Do Not Love The World Pt.4
Scripture: 1 John 2:15-17
According to verse 15 in our text, if your love for God is cool this morning it’s because love for the world has begun to take over your heart and choke your love for God. The love of the world and the love of the Father cannot coexist. And every heart loves something. The very essence of our nature is desire. There is nobody in this room who doesn’t want something. At the center of our heart is a spring of longing. But that’s an awkward image isn’t it? A longing is a craving, a desire, a want, a need. But these aren’t very well described as a spring. A spring of needs is a contradiction in terms. Springs bubble up; needs suck in. A longing is more like a drain—or a vacuum. At the center of our heart is a sucking drain—like at the bottom of a swimming pool. We are endlessly thirsty. But we can’t suck water and air at the same time.
If you try to satisfy your longing by sucking in the air of the world, you will not be able to drink the water of heaven. And eventually your motor will burn up because you were made to pump the water of God not the air of the world.
But now what is this “world” that we are not to love? Verse 16 says it is characterized by three things: “lust of the flesh, lust of the eyes, and the pride of life.” The word for “life” does not refer to the state of being alive but rather to the things in the world that make life possible. For example, in 3:17 it is translated “goods”—”Any one who has this world’s GOODS and sees his brother in need, yet closes his heart against him, how does God’s love abide in him?” Jesus uses the word in Mark 12:44 when he says that the poor widow in the temple “put in everything that she had, her whole LIVING.”

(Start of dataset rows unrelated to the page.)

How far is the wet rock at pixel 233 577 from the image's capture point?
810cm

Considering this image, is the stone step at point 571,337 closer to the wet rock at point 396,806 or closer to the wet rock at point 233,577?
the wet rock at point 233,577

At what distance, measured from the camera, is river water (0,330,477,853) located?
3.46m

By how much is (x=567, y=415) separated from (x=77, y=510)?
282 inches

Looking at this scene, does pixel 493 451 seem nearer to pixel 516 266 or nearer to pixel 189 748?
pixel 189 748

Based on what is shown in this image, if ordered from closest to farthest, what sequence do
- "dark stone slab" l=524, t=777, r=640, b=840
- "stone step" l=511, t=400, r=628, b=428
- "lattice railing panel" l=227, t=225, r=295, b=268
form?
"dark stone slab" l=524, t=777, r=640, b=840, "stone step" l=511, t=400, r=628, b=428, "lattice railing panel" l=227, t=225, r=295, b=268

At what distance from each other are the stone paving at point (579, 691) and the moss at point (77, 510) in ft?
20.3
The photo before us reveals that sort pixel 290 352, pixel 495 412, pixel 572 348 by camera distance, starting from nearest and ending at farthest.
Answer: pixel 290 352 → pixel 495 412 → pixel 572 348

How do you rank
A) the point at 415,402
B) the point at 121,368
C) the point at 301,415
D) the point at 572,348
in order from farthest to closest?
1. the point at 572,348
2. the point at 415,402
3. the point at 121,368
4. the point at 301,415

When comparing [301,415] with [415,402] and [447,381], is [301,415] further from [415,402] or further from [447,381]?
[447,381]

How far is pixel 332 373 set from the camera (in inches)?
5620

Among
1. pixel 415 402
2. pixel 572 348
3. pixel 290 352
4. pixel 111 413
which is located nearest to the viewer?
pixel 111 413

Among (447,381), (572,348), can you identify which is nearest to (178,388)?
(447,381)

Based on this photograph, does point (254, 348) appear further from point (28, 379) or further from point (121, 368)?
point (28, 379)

So the phrase “pride of life” means pride in what you possess—the things you have. Now we can see how the three descriptions of the world relate to each other. The first two—lust of the flesh and lust of the eyes—refer to desires for what we don’t have. And the third—the pride of life—refers to the pride in what we do have. The world is driven by these two things: passion for pleasure and pride in possessions.
And the passion for pleasure is described in two ways because there are two large classes of pleasure—physical and aesthetic. There is the lust of the flesh—bodily pleasures; and the lust of the eyes—aesthetic and intellectual pleasures. John is not naïve. He knows that the world is not limited to Hennepin Avenue.
There is the lust of the gutter and the lust of the gourmet. There is the lust for hard rock and the lust for high Rachmaninoff. There is the lust of Penthouse and the lust of Picasso. There is the lust of the Orpheum and the lust of the Ordway. This book ends with the ringing command: “Little children, KEEP YOURSELVES FROM IDOLS!”—whether they are crude or whether they are cultured.
Anything in this world that is not God can rob your heart of the love of God. Anything that is not God can draw your heart away from God. If you don’t have it, it can fill you with passion to get it. If you get it, it can fill you with pride that you’ve got it.